:: TESTO SELEZIONATO

Come è nato il progetto?
«Stavo viaggiando verso l’Australia, per le riprese di Alien Covenant, ho letto in volo il copione di David Scarpa, c’era ritmo, c’era la forza degli avvenimenti. Da quel momento ho continuato a pensarci: è una cosa importante, che non succede spesso».
Che cosa l’ha attratta del rapimento Getty?
«Quell’evento era la tessera di un mosaico in cui avevano un peso il periodo storico italiano, la figura del nonno e i complicati equilibri su cui si reggeva la famiglia Getty. Un nucleo che davanti alla tragedia crollò subito».
Gli eredi hanno preso parte alla realizzazione del film?
«No, la famiglia non è stata coinvolta, il materiale a disposizione era sufficiente. E se avessimo interpellato i Getty, avremmo corso il rischio di essere bloccati».
L’Italia stava vivendo una fase critica, il film la descrive?
«Certo, era un periodo in cui i rapimenti erano all’ordine del giorno, la Sardegna era diventata una zona talmente a rischio che ne risentì anche il turismo: i ricchi, non solo americani, avevano paura di andarci. I sequestri erano facilitati dalla geografia del territorio, una natura bellissima, ma aggressiva e misteriosa».
Il film si chiama «All the Money in the World». Perchè?
«È una frase idiomatica, “Tutto il denaro del mondo”, ha un senso lato; l’altra ipotesi in ballo era “Getty”, ma l’abbiamo scartata perchè avrebbe avvalorato l’idea che stessimo facendo un biopic».
Come sarà raccontata la personalità del rapito?
«Era un bel ragazzo, molto giovane, che stava esplorando la rivoluzione del diventare adulto e faceva uso di droghe. A capirlo ci hanno aiutato le sue lettere. Sappiamo anche che durante le ricerche la polizia considerò perfino l’ipotesi che il sequestro fosse stato gestito dallo stesso Paul, con l’obiettivo di appropriarsi di una parte del bottino».
Avete utilizzato materiali di repertorio?
«Non ce n’erano tanti, almeno in video. Sicuramente userò l’intervista rilasciata dalla madre di Paul per convincere il nonno a tirar fuori i soldi».
Che tipo di donna era?
«Un’ottima nuotatrice, molto decisa, aveva scelto presto di vivere lontana dalla famiglia Getty, che stava a San Francisco, con uno stile esistenziale diversissimo».
La interpreta Michelle Williams, perchè ha scelto lei?
«È piena di talento, e io volevo una persona intelligente e sensibile che sapesse ritrarre una donna capace di essere dura, se le circostanze lo richiedono. E per Gail fu così».
Kevin Spacey è il nonno.
«Ha letto la sceneggiatura tredici mesi fa e ha accettato subito la parte. Era la prima scelta, perfetto per il ruolo».
Come affronta da regista le diverse materie della fantascienza e della verità?
«Molto semplicemente. Non è la prima volta che lo faccio e non sono solito fare troppe ricerche. Quando ho girato Il gladiatore c’era chi temeva che non ci sarebbe stata accuratezza storica, e invece... La mia fortuna è che sono andato a scuola a lungo. Ho una memoria fotografica, ho imparato tanto».

::::
:: RIGHE GREZZE

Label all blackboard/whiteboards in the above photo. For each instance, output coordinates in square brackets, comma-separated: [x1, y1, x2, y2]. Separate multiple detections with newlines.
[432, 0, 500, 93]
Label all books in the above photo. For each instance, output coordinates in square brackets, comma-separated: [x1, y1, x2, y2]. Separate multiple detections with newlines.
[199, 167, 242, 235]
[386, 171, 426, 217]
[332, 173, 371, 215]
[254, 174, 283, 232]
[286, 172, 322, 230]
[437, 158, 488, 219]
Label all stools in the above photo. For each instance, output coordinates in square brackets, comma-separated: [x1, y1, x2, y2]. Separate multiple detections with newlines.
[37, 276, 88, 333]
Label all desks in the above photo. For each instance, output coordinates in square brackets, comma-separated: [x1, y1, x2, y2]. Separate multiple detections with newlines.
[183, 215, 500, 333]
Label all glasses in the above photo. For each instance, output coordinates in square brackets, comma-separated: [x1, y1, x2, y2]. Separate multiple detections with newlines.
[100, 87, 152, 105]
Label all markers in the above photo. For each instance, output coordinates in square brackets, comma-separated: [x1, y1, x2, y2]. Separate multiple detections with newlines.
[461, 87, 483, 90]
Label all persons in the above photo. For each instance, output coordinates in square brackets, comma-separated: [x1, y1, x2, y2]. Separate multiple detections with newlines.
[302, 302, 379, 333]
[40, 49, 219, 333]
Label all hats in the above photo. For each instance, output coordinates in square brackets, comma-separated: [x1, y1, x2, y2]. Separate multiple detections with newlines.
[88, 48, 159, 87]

::::

SU COSA LAVORARE -
a: Estrai dall'intervista il passo che comincia con "Che cosa l’ha" e termina con "film la descrive?".
b: Rispondi alle domande in base all'intervista.
(i) Verso quale paese era in viaggio il regista quando lesse il copione?
(ii) Quale altro titolo fu considerato e poi scartato per il film?
(iii) Quanti mesi prima Kevin Spacey aveva letto la sceneggiatura?

RISPOSTE -
a:
Che cosa l’ha attratta del rapimento Getty?
«Quell’evento era la tessera di un mosaico in cui avevano un peso il periodo storico italiano, la figura del nonno e i complicati equilibri su cui si reggeva la famiglia Getty. Un nucleo che davanti alla tragedia crollò subito».
Gli eredi hanno preso parte alla realizzazione del film?
«No, la famiglia non è stata coinvolta, il materiale a disposizione era sufficiente. E se avessimo interpellato i Getty, avremmo corso il rischio di essere bloccati».
L’Italia stava vivendo una fase critica, il film la descrive?

b:
(i) Verso l'Australia.
(ii) "Getty".
(iii) Tredici mesi prima.